To qualify for federal trademark registration, a mark’s use in commerce must be lawful. In JuJu, the applicant, who acknowledged that its vaporizers were intended for cannabis use, submitted an intent-to-use trademark application as well as a use-based application. The Board concluded that marijuana’s status as a Schedule I drug under the CSA made it a “legal impossibility” for the applicant to have the requisite “bona fide intent to use the mark [for the marijuana vaporizers] in lawful commerce.” Id. at 3.

The CSA makes it unlawful to sell, offer for sale, or use any facility of interstate commerce to transport drug paraphernalia. “Drug paraphernalia” is defined as “any equipment, product, or material of any kind which is primarily intended or designed for use in manufacturing, compounding, converting, concealing, producing, processing, preparing, injecting, ingesting, inhaling, or otherwise introducing into the human body a controlled substance, possession of which is unlawful under [the CSA].” 21 U.S.C. § 863(d). The Board classified the marijuana vaporizers as drug paraphernalia, thus disqualifying the applied-for mark for federal trademark registration.

The applicant relied on the legal status of marijuana in the states in which its vaporizers were marketed and sold to argue that their actual and intended use were, in fact, completely lawful. The Board rejected this argument because “the fact that the provision of a product or service may be lawful within a state is irrelevant to the question of federal registration when it is unlawful under federal law.” JuJu at 7.
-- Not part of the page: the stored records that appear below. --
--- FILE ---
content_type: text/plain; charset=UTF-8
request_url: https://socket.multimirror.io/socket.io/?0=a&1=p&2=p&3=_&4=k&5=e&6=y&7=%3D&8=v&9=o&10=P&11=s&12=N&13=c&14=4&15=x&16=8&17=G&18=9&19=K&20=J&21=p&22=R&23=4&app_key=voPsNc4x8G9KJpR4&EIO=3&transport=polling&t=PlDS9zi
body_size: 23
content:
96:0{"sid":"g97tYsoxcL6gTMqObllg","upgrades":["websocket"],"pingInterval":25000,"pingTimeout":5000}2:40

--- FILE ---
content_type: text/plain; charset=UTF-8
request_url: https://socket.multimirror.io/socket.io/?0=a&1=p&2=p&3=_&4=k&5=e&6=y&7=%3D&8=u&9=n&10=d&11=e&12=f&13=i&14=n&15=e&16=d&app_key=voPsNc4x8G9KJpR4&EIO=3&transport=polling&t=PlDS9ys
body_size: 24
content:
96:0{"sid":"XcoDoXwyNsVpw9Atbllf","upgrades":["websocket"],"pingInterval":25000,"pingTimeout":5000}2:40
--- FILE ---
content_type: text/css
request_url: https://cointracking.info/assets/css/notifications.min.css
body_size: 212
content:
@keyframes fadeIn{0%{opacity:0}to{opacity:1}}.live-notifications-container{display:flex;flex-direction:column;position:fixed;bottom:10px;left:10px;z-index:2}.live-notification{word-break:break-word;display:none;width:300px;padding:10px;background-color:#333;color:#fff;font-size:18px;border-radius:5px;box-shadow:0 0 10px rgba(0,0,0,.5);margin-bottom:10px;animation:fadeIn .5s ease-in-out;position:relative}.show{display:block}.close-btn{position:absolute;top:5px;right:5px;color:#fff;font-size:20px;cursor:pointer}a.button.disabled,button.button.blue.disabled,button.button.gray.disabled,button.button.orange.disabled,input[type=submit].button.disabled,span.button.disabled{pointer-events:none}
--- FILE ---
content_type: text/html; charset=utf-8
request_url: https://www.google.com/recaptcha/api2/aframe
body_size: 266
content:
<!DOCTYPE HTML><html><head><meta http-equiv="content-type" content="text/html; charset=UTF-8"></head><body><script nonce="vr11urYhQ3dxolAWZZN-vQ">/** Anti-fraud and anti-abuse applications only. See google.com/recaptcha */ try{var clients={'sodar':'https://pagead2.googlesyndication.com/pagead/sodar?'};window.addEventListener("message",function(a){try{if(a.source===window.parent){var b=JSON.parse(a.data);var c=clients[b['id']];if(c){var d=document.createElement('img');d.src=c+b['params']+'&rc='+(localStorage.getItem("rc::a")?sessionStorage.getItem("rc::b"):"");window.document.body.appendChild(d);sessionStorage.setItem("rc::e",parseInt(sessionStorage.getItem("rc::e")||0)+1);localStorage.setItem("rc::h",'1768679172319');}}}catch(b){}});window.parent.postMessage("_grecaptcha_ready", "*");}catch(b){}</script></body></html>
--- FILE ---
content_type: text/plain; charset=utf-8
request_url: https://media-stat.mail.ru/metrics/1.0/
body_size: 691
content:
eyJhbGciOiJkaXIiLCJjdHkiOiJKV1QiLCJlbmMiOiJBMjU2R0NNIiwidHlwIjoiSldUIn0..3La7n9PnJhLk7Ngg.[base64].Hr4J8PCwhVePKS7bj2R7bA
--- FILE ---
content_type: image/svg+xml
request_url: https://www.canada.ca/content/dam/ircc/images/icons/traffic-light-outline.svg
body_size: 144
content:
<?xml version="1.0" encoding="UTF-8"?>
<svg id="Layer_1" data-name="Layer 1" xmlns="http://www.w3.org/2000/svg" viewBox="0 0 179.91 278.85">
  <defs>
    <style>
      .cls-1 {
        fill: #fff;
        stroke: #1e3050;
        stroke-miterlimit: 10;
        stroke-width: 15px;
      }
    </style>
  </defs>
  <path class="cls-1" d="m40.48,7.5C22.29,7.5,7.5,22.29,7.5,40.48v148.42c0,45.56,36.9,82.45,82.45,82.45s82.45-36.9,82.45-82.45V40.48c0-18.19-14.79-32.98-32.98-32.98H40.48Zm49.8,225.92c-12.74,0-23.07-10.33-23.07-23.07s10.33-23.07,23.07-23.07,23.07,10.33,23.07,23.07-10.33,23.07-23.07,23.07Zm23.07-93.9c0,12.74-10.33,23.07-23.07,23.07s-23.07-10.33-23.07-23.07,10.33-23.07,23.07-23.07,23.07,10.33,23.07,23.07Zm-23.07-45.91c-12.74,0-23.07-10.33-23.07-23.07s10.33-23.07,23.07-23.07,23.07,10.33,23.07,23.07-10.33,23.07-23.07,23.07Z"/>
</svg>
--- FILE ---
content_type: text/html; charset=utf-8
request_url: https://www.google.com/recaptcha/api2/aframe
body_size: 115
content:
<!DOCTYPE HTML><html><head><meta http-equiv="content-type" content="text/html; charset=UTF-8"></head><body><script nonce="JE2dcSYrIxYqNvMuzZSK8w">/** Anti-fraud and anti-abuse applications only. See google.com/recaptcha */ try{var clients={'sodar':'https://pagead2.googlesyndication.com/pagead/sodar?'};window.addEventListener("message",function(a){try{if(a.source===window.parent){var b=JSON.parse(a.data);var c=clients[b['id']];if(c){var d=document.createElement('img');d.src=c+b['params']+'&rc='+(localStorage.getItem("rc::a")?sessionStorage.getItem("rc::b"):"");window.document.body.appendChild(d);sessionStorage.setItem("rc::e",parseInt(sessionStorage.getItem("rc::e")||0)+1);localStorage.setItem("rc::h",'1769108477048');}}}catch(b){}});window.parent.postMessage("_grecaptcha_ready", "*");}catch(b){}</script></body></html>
The applicant also argued that its conduct complied with federal directives such as the Cole Memorandum and, thus, should be considered lawful. The Cole Memorandum refers to an August 2013 memorandum published by the United States Department of Justice (specifically, by former Deputy Attorney General James M. Cole, hence the name), which set forth guidance for federal enforcement activity concerning marijuana in the wake of state legalization of marijuana and the conflict with federal law. The Cole Memorandum listed certain “enforcement priorities” to guide federal enforcement of the CSA and instructed federal prosecutors to review marijuana cases on a case-by-case basis with the primary question being whether the conduct at issue implicates one or more of the “enforcement priorities.” The JuJu Board dismissed this argument because the Cole Memorandum does not override the CSA under which marijuana paraphernalia is strictly prohibited and, in any event, the Cole Memorandum “explicitly underscores that ‘marijuana is a dangerous drug and that the illegal distribution and sale of marijuana is a serious crime.’” JuJu at 9.

The Board also rejected all of the applicant’s policy arguments, opining that to the extent policy issues are relevant in the context of trademark registration, Congress has resolved them against the sale of marijuana paraphernalia. Finally, the Board rejected the applicant’s attempt to liken the marijuana vaporizers to e-cigarettes and the alcohol industry, noting that the cannabis industry is illegal under federal law.

JuJu makes it clear that, despite the tremendous win for cannabis on Election Day and the nation’s budding cannabis industry and its attendant innovation and competition, federal trademark protection remains out of reach for state legal marijuana-related products, at least for now.